| Instructions for the task |
Update the material below by replacing the word "measured" with "recorded" everywhere it appears, leaving everything else unchanged. Omit the pictures from your answer.

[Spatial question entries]
_____

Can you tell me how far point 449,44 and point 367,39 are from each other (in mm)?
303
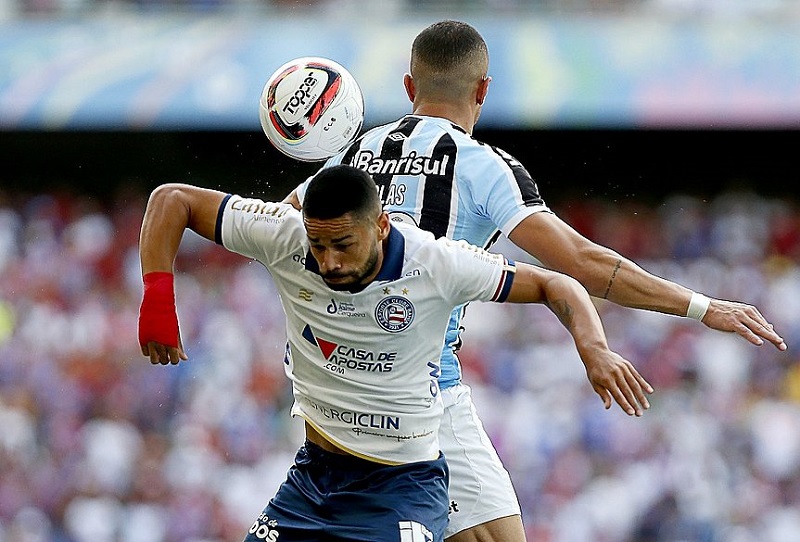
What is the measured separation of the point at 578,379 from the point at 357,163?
8648 mm

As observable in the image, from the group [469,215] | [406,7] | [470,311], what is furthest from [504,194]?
[406,7]

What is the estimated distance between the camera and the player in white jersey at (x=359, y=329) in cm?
441

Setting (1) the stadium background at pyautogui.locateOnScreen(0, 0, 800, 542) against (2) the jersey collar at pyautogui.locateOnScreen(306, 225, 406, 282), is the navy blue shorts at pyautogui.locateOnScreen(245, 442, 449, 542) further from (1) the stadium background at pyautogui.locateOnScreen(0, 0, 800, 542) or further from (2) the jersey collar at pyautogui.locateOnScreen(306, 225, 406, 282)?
(1) the stadium background at pyautogui.locateOnScreen(0, 0, 800, 542)

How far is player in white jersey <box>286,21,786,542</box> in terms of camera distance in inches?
186

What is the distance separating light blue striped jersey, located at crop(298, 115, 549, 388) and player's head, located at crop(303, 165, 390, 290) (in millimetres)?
617

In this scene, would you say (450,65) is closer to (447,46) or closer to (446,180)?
(447,46)

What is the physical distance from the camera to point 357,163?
5070 millimetres

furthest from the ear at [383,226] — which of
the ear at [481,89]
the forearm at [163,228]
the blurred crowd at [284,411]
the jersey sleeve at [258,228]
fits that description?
the blurred crowd at [284,411]

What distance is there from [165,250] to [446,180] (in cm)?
108

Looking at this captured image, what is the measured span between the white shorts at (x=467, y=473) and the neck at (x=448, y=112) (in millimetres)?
1055

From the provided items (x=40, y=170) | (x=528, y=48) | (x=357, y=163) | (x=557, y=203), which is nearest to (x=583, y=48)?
(x=528, y=48)

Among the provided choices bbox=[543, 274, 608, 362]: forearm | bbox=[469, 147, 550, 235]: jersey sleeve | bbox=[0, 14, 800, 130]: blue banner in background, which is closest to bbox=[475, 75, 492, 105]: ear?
bbox=[469, 147, 550, 235]: jersey sleeve

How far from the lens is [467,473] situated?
5277mm

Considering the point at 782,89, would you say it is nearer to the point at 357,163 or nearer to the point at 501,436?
the point at 501,436
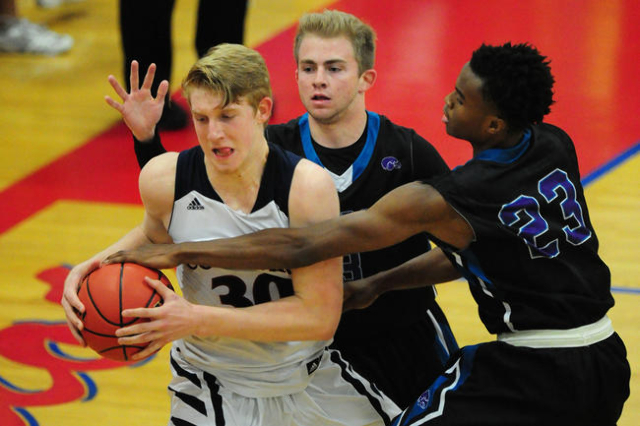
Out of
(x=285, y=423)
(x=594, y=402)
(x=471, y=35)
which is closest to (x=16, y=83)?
(x=471, y=35)

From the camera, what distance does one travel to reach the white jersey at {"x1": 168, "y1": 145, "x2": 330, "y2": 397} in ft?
10.9

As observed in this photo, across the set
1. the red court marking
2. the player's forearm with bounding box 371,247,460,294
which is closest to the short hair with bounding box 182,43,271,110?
the player's forearm with bounding box 371,247,460,294

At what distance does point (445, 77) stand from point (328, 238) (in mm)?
5930

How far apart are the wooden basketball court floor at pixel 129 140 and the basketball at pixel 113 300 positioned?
1639 millimetres

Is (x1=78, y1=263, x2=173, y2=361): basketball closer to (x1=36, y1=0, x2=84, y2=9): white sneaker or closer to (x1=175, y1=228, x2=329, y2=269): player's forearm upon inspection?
(x1=175, y1=228, x2=329, y2=269): player's forearm

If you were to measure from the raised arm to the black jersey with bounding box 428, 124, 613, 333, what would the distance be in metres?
0.07

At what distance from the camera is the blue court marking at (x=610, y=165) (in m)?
7.09

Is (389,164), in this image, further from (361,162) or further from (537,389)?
(537,389)

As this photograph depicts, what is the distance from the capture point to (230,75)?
3164 mm

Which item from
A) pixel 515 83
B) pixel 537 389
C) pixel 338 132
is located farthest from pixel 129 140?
pixel 537 389

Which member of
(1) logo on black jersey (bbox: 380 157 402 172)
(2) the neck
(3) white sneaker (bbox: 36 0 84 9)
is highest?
(2) the neck

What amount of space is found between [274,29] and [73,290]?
24.2 ft

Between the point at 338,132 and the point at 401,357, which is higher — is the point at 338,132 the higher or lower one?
the higher one

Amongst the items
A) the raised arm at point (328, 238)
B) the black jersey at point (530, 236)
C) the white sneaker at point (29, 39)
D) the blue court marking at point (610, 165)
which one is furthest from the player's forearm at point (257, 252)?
the white sneaker at point (29, 39)
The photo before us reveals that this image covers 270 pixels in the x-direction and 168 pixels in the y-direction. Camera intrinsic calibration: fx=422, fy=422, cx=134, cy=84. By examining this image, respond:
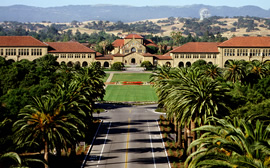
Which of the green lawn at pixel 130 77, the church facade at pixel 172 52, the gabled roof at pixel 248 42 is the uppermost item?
the gabled roof at pixel 248 42

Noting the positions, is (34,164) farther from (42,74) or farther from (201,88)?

_____

| Reply to the task |
Can you tell me how far point 449,44 and point 367,39 are from each other (in mm)?
303
What is the recorded separation of the point at 578,379 from the point at 357,163?
8648 mm

As observable in the image, from the group [469,215] | [406,7] | [470,311], what is furthest from [504,194]?
[406,7]

What is the estimated distance between the camera and the player in white jersey at (x=359, y=329) in cm?
441

Setting (1) the stadium background at pyautogui.locateOnScreen(0, 0, 800, 542) against (2) the jersey collar at pyautogui.locateOnScreen(306, 225, 406, 282), is the navy blue shorts at pyautogui.locateOnScreen(245, 442, 449, 542) further from (1) the stadium background at pyautogui.locateOnScreen(0, 0, 800, 542) or further from (2) the jersey collar at pyautogui.locateOnScreen(306, 225, 406, 282)?
(1) the stadium background at pyautogui.locateOnScreen(0, 0, 800, 542)

How far is player in white jersey <box>286,21,786,542</box> in terms of camera distance in inches?
186

What is the distance separating light blue striped jersey, located at crop(298, 115, 549, 388) and player's head, located at crop(303, 165, 390, 290) (in millimetres)?
617

In this scene, would you say (450,65) is closer to (447,46) or closer to (446,180)?
(447,46)

What is the physical distance from the camera to point 357,163?
5070 millimetres

furthest from the ear at [383,226] — which of
the ear at [481,89]
the forearm at [163,228]
the blurred crowd at [284,411]
the jersey sleeve at [258,228]
fits that description?
the blurred crowd at [284,411]

What distance is there from [165,250] to [446,180] (in cm)?
108

Looking at this captured image, what is the recorded span between the white shorts at (x=467, y=473) and the neck at (x=448, y=112) (in millimetres)?
1055

From the provided items (x=40, y=170) | (x=528, y=48) | (x=357, y=163) | (x=557, y=203), which is nearest to (x=583, y=48)?
(x=528, y=48)

Among the provided choices bbox=[543, 274, 608, 362]: forearm | bbox=[469, 147, 550, 235]: jersey sleeve | bbox=[0, 14, 800, 130]: blue banner in background, which is closest to bbox=[475, 75, 492, 105]: ear?
bbox=[469, 147, 550, 235]: jersey sleeve

How far from the lens is [467,473] situated?
5277mm

Considering the point at 782,89, would you say it is nearer to the point at 357,163 or nearer to the point at 501,436?
the point at 501,436
Out of
(x=285, y=423)
(x=594, y=402)
(x=471, y=35)
which is closest to (x=16, y=83)?
(x=471, y=35)

From the camera, what distance does one travel to reach the white jersey at {"x1": 168, "y1": 145, "x2": 330, "y2": 397} in ft?
10.9

As observed in this photo, across the set
1. the red court marking
2. the player's forearm with bounding box 371,247,460,294
which is closest to the short hair with bounding box 182,43,271,110?
the player's forearm with bounding box 371,247,460,294

At what distance does point (445, 77) stand from point (328, 238) (in mm)?
5930

How far apart are the wooden basketball court floor at pixel 129 140 and the basketball at pixel 113 300 positioned?
1639 millimetres

Is (x1=78, y1=263, x2=173, y2=361): basketball closer to (x1=36, y1=0, x2=84, y2=9): white sneaker or closer to (x1=175, y1=228, x2=329, y2=269): player's forearm upon inspection?
(x1=175, y1=228, x2=329, y2=269): player's forearm

If you were to measure from the raised arm to the black jersey with bounding box 428, 124, 613, 333, what would the distance be in metres?
0.07

At what distance from the camera is the blue court marking at (x=610, y=165) (in m)?
7.09

Is (389,164), in this image, further from (361,162) or further from (537,389)?
(537,389)

As this photograph depicts, what is the distance from the capture point to (230,75)?
3164 mm

Which item from
A) pixel 515 83
B) pixel 537 389
C) pixel 338 132
is located farthest from pixel 129 140?
pixel 537 389

Which member of
(1) logo on black jersey (bbox: 380 157 402 172)
(2) the neck
(3) white sneaker (bbox: 36 0 84 9)
is highest?
(2) the neck

What amount of space is found between [274,29] and [73,290]?
24.2 ft

Between the point at 338,132 and the point at 401,357, which is higher — is the point at 338,132 the higher or lower one?
the higher one

Amongst the items
A) the raised arm at point (328, 238)
B) the black jersey at point (530, 236)
C) the white sneaker at point (29, 39)
D) the blue court marking at point (610, 165)
which one is furthest from the player's forearm at point (257, 252)?
the white sneaker at point (29, 39)
The photo before us reveals that this image covers 270 pixels in the x-direction and 168 pixels in the y-direction. Camera intrinsic calibration: fx=422, fy=422, cx=134, cy=84. By examining this image, respond:
Which of the green lawn at pixel 130 77, the church facade at pixel 172 52, the gabled roof at pixel 248 42 is the uppermost item?
the gabled roof at pixel 248 42

Noting the positions, is (34,164) farther from (42,74) or farther from (201,88)?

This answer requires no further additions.